ATLAS ASMA study has obtained important findings on asthma-related health outcomes, such as sociodemographic, social, and psychosocial impact on daily life, cost of care in the healthcare system (measured through direct and indirect HCRU), patients’ adherence to treatment, perceived asthma control, and HRQoL. Also, the impact of asthma on health determinants seems to be greater in moderate/severe patients compared to mild patients. The study highlights that the best way to understand how the patient experiences the disease and its consequences is through their own perspective.

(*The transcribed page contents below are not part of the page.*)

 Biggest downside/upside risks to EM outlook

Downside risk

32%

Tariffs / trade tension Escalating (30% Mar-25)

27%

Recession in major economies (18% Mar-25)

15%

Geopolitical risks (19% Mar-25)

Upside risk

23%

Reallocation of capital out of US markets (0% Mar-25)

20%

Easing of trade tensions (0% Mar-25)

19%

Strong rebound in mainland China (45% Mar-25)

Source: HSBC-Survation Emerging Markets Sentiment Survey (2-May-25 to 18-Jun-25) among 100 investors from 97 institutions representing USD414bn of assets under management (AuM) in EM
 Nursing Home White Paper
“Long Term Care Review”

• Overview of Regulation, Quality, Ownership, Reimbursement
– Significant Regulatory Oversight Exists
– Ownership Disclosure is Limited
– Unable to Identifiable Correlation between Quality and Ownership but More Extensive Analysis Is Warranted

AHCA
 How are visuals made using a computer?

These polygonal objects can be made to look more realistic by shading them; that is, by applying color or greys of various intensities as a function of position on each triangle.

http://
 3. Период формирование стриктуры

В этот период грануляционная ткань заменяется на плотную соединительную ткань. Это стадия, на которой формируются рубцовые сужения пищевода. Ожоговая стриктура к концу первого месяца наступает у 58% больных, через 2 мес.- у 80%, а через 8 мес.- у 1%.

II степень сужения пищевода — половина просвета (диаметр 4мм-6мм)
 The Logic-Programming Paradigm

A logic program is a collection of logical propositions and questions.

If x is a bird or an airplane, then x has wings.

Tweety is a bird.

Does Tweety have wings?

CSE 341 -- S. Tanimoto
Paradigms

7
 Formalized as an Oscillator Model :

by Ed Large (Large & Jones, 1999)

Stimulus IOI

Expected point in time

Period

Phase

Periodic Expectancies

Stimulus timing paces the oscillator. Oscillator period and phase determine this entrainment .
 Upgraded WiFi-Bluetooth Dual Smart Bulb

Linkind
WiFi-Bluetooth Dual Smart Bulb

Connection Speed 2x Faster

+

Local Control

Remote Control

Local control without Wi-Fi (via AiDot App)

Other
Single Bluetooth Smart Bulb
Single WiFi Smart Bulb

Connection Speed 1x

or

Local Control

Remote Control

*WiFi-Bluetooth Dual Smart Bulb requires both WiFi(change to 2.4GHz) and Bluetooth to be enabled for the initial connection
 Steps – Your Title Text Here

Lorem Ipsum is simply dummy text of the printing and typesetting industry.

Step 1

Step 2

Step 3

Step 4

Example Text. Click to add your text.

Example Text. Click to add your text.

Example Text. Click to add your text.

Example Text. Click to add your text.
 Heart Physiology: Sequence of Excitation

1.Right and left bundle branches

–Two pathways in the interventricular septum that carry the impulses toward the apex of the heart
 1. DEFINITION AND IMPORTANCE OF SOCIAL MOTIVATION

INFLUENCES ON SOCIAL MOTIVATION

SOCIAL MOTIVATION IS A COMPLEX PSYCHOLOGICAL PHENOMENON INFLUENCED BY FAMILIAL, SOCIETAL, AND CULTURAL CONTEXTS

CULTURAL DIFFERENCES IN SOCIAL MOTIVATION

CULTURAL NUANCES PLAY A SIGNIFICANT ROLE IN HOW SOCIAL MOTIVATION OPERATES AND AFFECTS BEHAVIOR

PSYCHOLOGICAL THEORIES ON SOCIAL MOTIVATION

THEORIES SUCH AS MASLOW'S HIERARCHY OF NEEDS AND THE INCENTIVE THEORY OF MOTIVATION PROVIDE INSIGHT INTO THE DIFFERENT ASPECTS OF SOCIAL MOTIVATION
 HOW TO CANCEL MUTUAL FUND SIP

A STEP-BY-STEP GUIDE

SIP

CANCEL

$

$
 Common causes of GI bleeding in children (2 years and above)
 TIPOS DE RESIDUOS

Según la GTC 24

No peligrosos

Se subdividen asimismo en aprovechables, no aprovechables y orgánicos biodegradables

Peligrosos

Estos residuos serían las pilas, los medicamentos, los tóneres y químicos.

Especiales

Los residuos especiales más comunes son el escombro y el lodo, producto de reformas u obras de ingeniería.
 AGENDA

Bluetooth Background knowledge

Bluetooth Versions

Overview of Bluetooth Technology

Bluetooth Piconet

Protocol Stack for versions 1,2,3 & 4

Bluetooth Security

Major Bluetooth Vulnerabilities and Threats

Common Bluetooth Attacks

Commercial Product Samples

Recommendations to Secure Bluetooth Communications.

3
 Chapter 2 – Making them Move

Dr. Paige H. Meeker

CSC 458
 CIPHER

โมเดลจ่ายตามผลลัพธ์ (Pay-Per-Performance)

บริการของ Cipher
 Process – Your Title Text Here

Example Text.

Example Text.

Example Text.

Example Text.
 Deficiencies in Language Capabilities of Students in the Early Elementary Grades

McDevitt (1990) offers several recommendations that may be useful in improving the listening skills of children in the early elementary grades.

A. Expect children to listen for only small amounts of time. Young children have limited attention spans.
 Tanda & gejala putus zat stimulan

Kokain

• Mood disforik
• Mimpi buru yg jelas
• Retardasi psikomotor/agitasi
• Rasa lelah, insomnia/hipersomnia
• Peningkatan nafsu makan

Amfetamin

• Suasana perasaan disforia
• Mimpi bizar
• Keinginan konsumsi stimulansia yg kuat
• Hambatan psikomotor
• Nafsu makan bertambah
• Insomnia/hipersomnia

We thank all the centers and investigators who have collaborated in the study. Also, we thank IQVIA, Carmen Barrull, and Sukanya Ghildiyal for providing medical writing and editorial assistance with this manuscript.


This study was funded by Novartis Farmacéutica, S.A.


Vicente Plaza: In the last three years, Dr Plaza received honoraria for speaking at sponsored meetings from AstraZeneca, Boehringer-Ingelheim, Chiesi, Gebro, GSK and Sanofi. Received help assistance to meeting travel from AstraZeneca and Chiesi. Act as a consultant for AstraZeneca, Gebro, GSK, Novartis, Teva and Sanofi. And received funding/grant support for research projects from a variety of Government agencies and not-for-profit foundations, as well as AstraZeneca and Chiesi, personal fees from Luminova. Dr Javier Dominguez-Ortega and Dr Antonio Nieto reports personal fees from NOVARTIS, during the conduct of the study. The authors report no other conflicts of interest in this work.